* WHAT IS NEEDED *
The entries below need to be written out exactly, with no pictures included.

Data entries
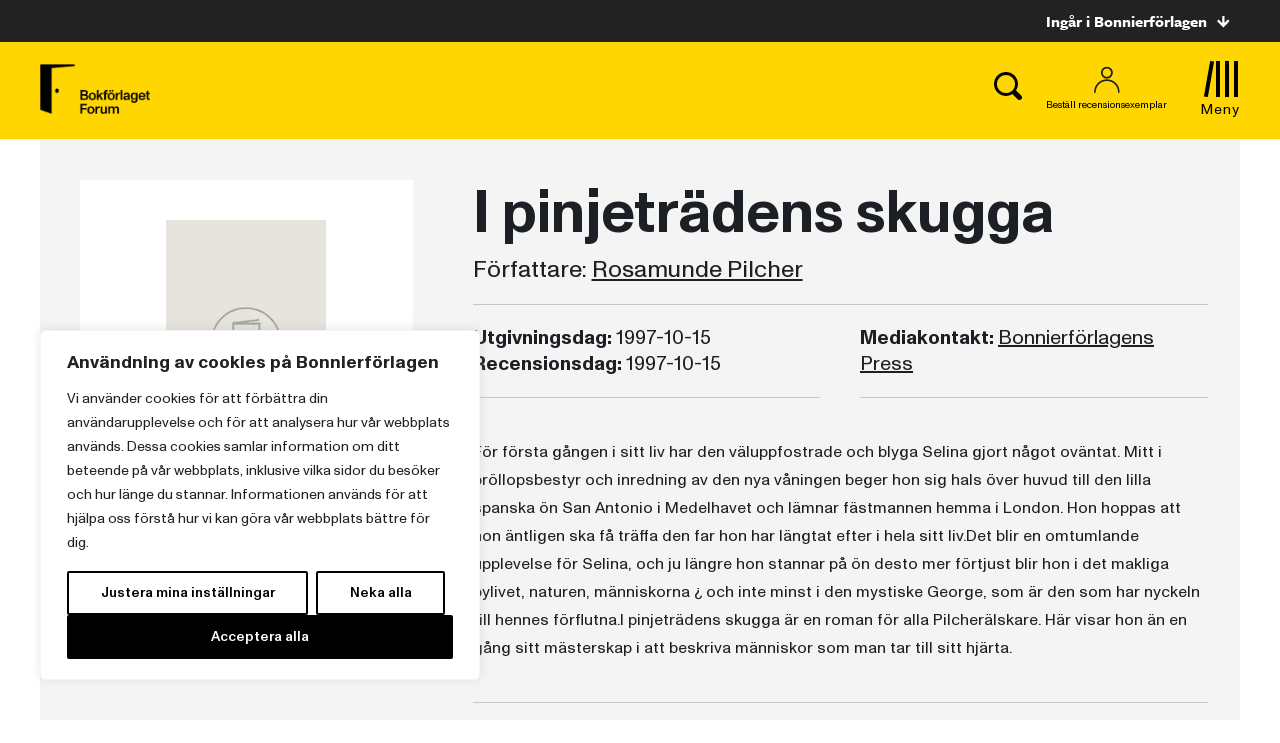

--- FILE ---
content_type: text/plain; charset=utf-8
request_url: https://directory.cookieyes.com/api/v1/ip
body_size: 1
content:
{"ip":"18.227.228.134","country":"US","country_name":"United States","region_code":"OH","in_eu":false,"continent":"NA"}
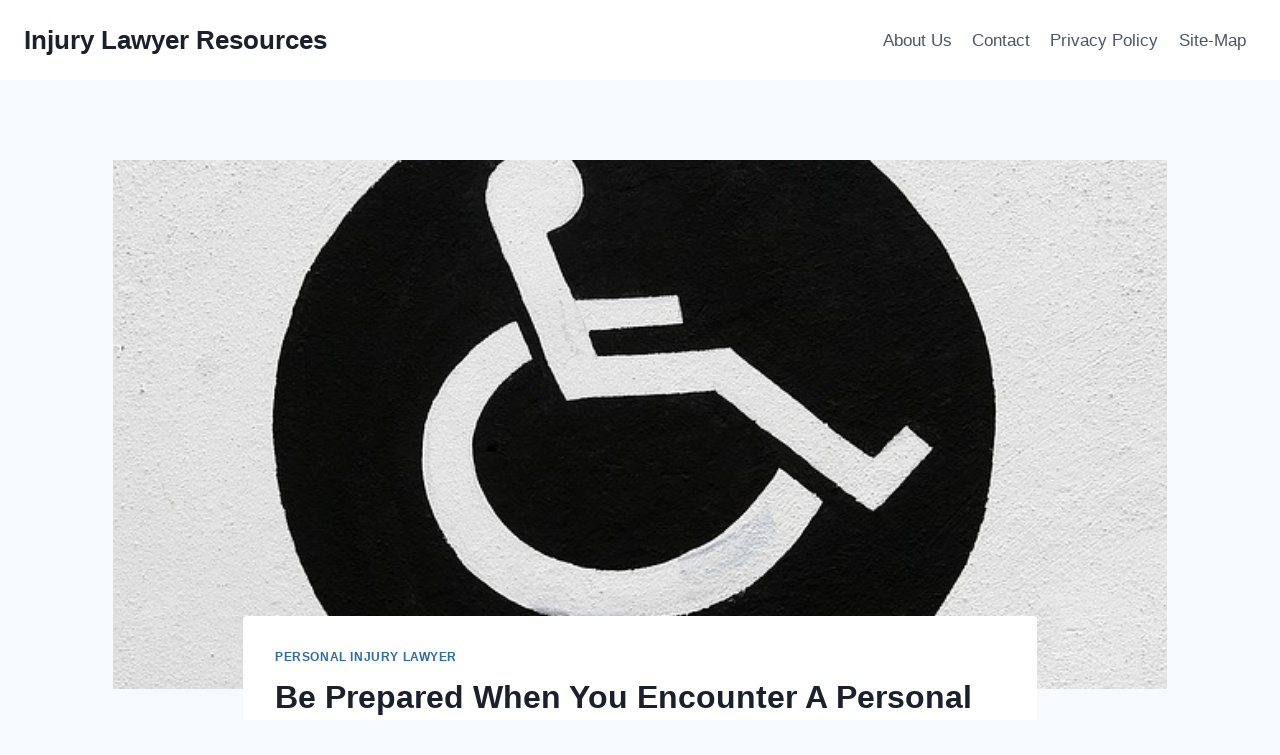

--- FILE ---
content_type: text/html; charset=utf-8
request_url: https://www.google.com/recaptcha/api2/aframe
body_size: 267
content:
<!DOCTYPE HTML><html><head><meta http-equiv="content-type" content="text/html; charset=UTF-8"></head><body><script nonce="mfWhAnb91kVip6LdM-3TWw">/** Anti-fraud and anti-abuse applications only. See google.com/recaptcha */ try{var clients={'sodar':'https://pagead2.googlesyndication.com/pagead/sodar?'};window.addEventListener("message",function(a){try{if(a.source===window.parent){var b=JSON.parse(a.data);var c=clients[b['id']];if(c){var d=document.createElement('img');d.src=c+b['params']+'&rc='+(localStorage.getItem("rc::a")?sessionStorage.getItem("rc::b"):"");window.document.body.appendChild(d);sessionStorage.setItem("rc::e",parseInt(sessionStorage.getItem("rc::e")||0)+1);localStorage.setItem("rc::h",'1768931412285');}}}catch(b){}});window.parent.postMessage("_grecaptcha_ready", "*");}catch(b){}</script></body></html>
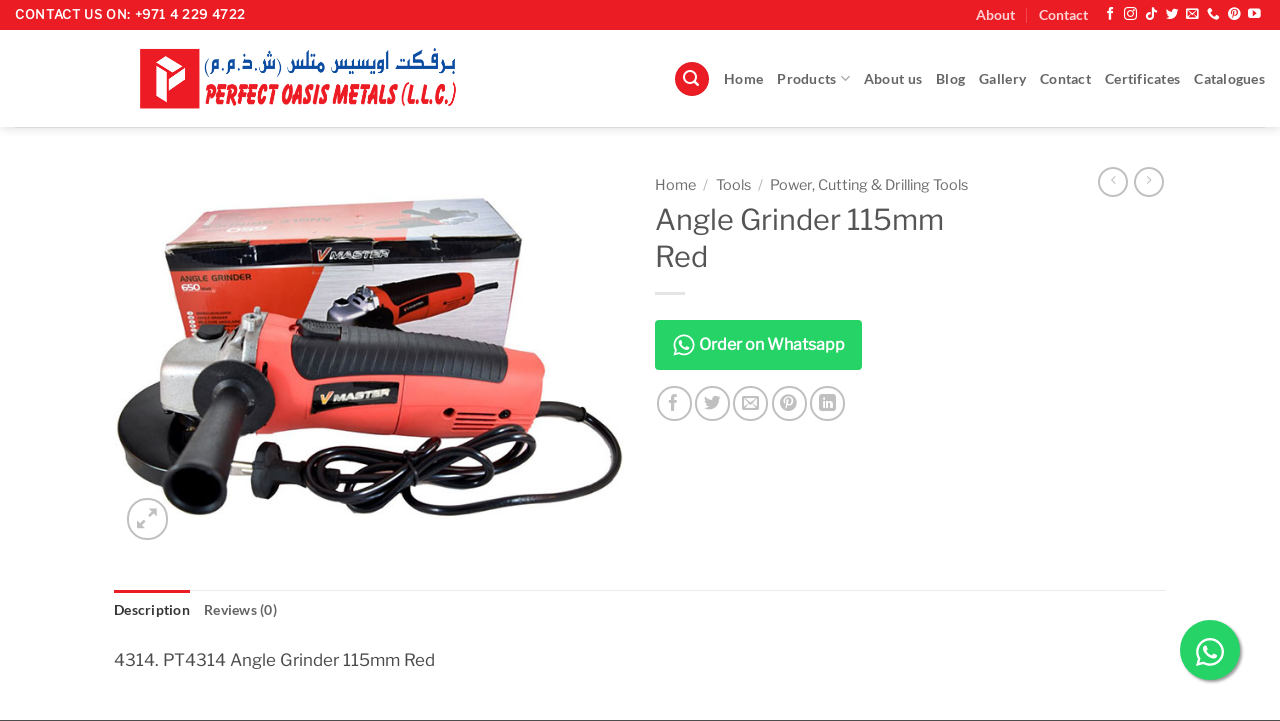

--- FILE ---
content_type: text/html; charset=utf-8
request_url: https://www.google.com/recaptcha/api2/aframe
body_size: 267
content:
<!DOCTYPE HTML><html><head><meta http-equiv="content-type" content="text/html; charset=UTF-8"></head><body><script nonce="c4g6bq0TXzydV7XxFF_Lcg">/** Anti-fraud and anti-abuse applications only. See google.com/recaptcha */ try{var clients={'sodar':'https://pagead2.googlesyndication.com/pagead/sodar?'};window.addEventListener("message",function(a){try{if(a.source===window.parent){var b=JSON.parse(a.data);var c=clients[b['id']];if(c){var d=document.createElement('img');d.src=c+b['params']+'&rc='+(localStorage.getItem("rc::a")?sessionStorage.getItem("rc::b"):"");window.document.body.appendChild(d);sessionStorage.setItem("rc::e",parseInt(sessionStorage.getItem("rc::e")||0)+1);localStorage.setItem("rc::h",'1769292201493');}}}catch(b){}});window.parent.postMessage("_grecaptcha_ready", "*");}catch(b){}</script></body></html>

--- FILE ---
content_type: text/css
request_url: https://perfectmiddleeast.com/wp-content/plugins/woo-whatsapp-order/assets/css/style.css?ver=1.1
body_size: 2394
content:
.styledefult {
     max-width: 300px;
     clear: both;
}
 .styledefult .svg-inline--fa {
     height: 24px!important;
     width: 24px!important;
}
 .styledefult a {
     font-size:16px;
}
 .styledefult .azm-social {
     margin: 0;
     padding: 0;
     display: inline-block;
     color: #fff;
     text-align: center;
     -moz-border-radius: 0;
     -webkit-border-radius: 0;
     border-radius: 0;
     -o-transition: all .3s;
     -moz-transition: all .3s;
     -webkit-transition: all .3s;
     -ms-transition: all .3s;
     transition: all .3s;
}
 .styledefult .azm-social svg.svg-inline--fa.fa-whatsapp.fa-w-14 {
     line-height: 24px;
     vertical-align: top;
}
 .styledefult azm-social:hover, .azm-social:focus, .azm-social:active {
     outline: 0;
     opacity: 0.8;
     color: #fff;
}
 .styledefult .azm-btn {
   
     margin: 8px 8px 8px 0px;
     padding: 13px 17px;
     font-size: 16px;
     line-height: 24px;
     font-weight: 300;
     -moz-border-radius: 4px;
     -webkit-border-radius: 4px;
     border-radius: 4px;
}
 .styledefult .azm-btn i {
    padding-right: 27px;
    font-size: 21px;
    line-height: 21px;
    vertical-align: top;
}
 .styledefult .azm-btn i:after {
     content: "";
     position: absolute;
     top: -8px;
     left: 70%;
     width: 1px;
     height: 36px;
     background: #ccc;
     background: rgba(255, 255, 255, 0.3);
}
 .styledefult .azm-border-bottom {
     padding-top: 12px;
     border-bottom: 4px solid rgba(0, 0, 0, 0.1);
}

 .styledefult .azm-gradient {
     position: relative;
     overflow: hidden;
}
 .styledefult .azm-shadow-bottom {
     position: relative;
     overflow: hidden;
}
 .styledefult .azm-shadow-bottom:before {
     content: "";
     position: absolute;
     top: 50%;
     left: 0;
     width: 100%;
     height: 50%;
}
 .styledefult .azm-whatsapp {
    background: #25d366;
     font-weight: bold;
}
 .styledefult .azm-long-shadow {
     overflow: hidden;
}
.related.products .styledefult {
    display: none;
}
.wwofloat{
	position:fixed;
	width:60px;
	height:60px;
	bottom:40px;
	right:40px;
	background-color:#25d366;
	color:#FFF;
	border-radius:50px;
	text-align:center;
  font-size:30px;
	box-shadow: 2px 2px 3px #999;
  z-index:100;
  transition: transform .2s; /* Animation */
}
.wwofloat:hover{
	transform: scale(1.2);
}
.wwofloatm{
	margin-top:16px;
	color:#fff;
}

* TASK SOLUTION *
--- FILE ---
content_type: text/plain; charset=utf-8
request_url: https://directory.cookieyes.com/api/v1/ip
body_size: 1
content:
{"ip":"18.227.228.134","country":"US","country_name":"United States","region_code":"OH","in_eu":false,"continent":"NA"}

--- FILE ---
content_type: text/html; charset=utf-8
request_url: https://www.google.com/recaptcha/api2/aframe
body_size: 267
content:
<!DOCTYPE HTML><html><head><meta http-equiv="content-type" content="text/html; charset=UTF-8"></head><body><script nonce="mfWhAnb91kVip6LdM-3TWw">/** Anti-fraud and anti-abuse applications only. See google.com/recaptcha */ try{var clients={'sodar':'https://pagead2.googlesyndication.com/pagead/sodar?'};window.addEventListener("message",function(a){try{if(a.source===window.parent){var b=JSON.parse(a.data);var c=clients[b['id']];if(c){var d=document.createElement('img');d.src=c+b['params']+'&rc='+(localStorage.getItem("rc::a")?sessionStorage.getItem("rc::b"):"");window.document.body.appendChild(d);sessionStorage.setItem("rc::e",parseInt(sessionStorage.getItem("rc::e")||0)+1);localStorage.setItem("rc::h",'1768931412285');}}}catch(b){}});window.parent.postMessage("_grecaptcha_ready", "*");}catch(b){}</script></body></html>

--- FILE ---
content_type: text/html; charset=utf-8
request_url: https://www.google.com/recaptcha/api2/aframe
body_size: 267
content:
<!DOCTYPE HTML><html><head><meta http-equiv="content-type" content="text/html; charset=UTF-8"></head><body><script nonce="c4g6bq0TXzydV7XxFF_Lcg">/** Anti-fraud and anti-abuse applications only. See google.com/recaptcha */ try{var clients={'sodar':'https://pagead2.googlesyndication.com/pagead/sodar?'};window.addEventListener("message",function(a){try{if(a.source===window.parent){var b=JSON.parse(a.data);var c=clients[b['id']];if(c){var d=document.createElement('img');d.src=c+b['params']+'&rc='+(localStorage.getItem("rc::a")?sessionStorage.getItem("rc::b"):"");window.document.body.appendChild(d);sessionStorage.setItem("rc::e",parseInt(sessionStorage.getItem("rc::e")||0)+1);localStorage.setItem("rc::h",'1769292201493');}}}catch(b){}});window.parent.postMessage("_grecaptcha_ready", "*");}catch(b){}</script></body></html>

--- FILE ---
content_type: text/css
request_url: https://perfectmiddleeast.com/wp-content/plugins/woo-whatsapp-order/assets/css/style.css?ver=1.1
body_size: 2394
content:
.styledefult {
     max-width: 300px;
     clear: both;
}
 .styledefult .svg-inline--fa {
     height: 24px!important;
     width: 24px!important;
}
 .styledefult a {
     font-size:16px;
}
 .styledefult .azm-social {
     margin: 0;
     padding: 0;
     display: inline-block;
     color: #fff;
     text-align: center;
     -moz-border-radius: 0;
     -webkit-border-radius: 0;
     border-radius: 0;
     -o-transition: all .3s;
     -moz-transition: all .3s;
     -webkit-transition: all .3s;
     -ms-transition: all .3s;
     transition: all .3s;
}
 .styledefult .azm-social svg.svg-inline--fa.fa-whatsapp.fa-w-14 {
     line-height: 24px;
     vertical-align: top;
}
 .styledefult azm-social:hover, .azm-social:focus, .azm-social:active {
     outline: 0;
     opacity: 0.8;
     color: #fff;
}
 .styledefult .azm-btn {
   
     margin: 8px 8px 8px 0px;
     padding: 13px 17px;
     font-size: 16px;
     line-height: 24px;
     font-weight: 300;
     -moz-border-radius: 4px;
     -webkit-border-radius: 4px;
     border-radius: 4px;
}
 .styledefult .azm-btn i {
    padding-right: 27px;
    font-size: 21px;
    line-height: 21px;
    vertical-align: top;
}
 .styledefult .azm-btn i:after {
     content: "";
     position: absolute;
     top: -8px;
     left: 70%;
     width: 1px;
     height: 36px;
     background: #ccc;
     background: rgba(255, 255, 255, 0.3);
}
 .styledefult .azm-border-bottom {
     padding-top: 12px;
     border-bottom: 4px solid rgba(0, 0, 0, 0.1);
}

 .styledefult .azm-gradient {
     position: relative;
     overflow: hidden;
}
 .styledefult .azm-shadow-bottom {
     position: relative;
     overflow: hidden;
}
 .styledefult .azm-shadow-bottom:before {
     content: "";
     position: absolute;
     top: 50%;
     left: 0;
     width: 100%;
     height: 50%;
}
 .styledefult .azm-whatsapp {
    background: #25d366;
     font-weight: bold;
}
 .styledefult .azm-long-shadow {
     overflow: hidden;
}
.related.products .styledefult {
    display: none;
}
.wwofloat{
	position:fixed;
	width:60px;
	height:60px;
	bottom:40px;
	right:40px;
	background-color:#25d366;
	color:#FFF;
	border-radius:50px;
	text-align:center;
  font-size:30px;
	box-shadow: 2px 2px 3px #999;
  z-index:100;
  transition: transform .2s; /* Animation */
}
.wwofloat:hover{
	transform: scale(1.2);
}
.wwofloatm{
	margin-top:16px;
	color:#fff;
}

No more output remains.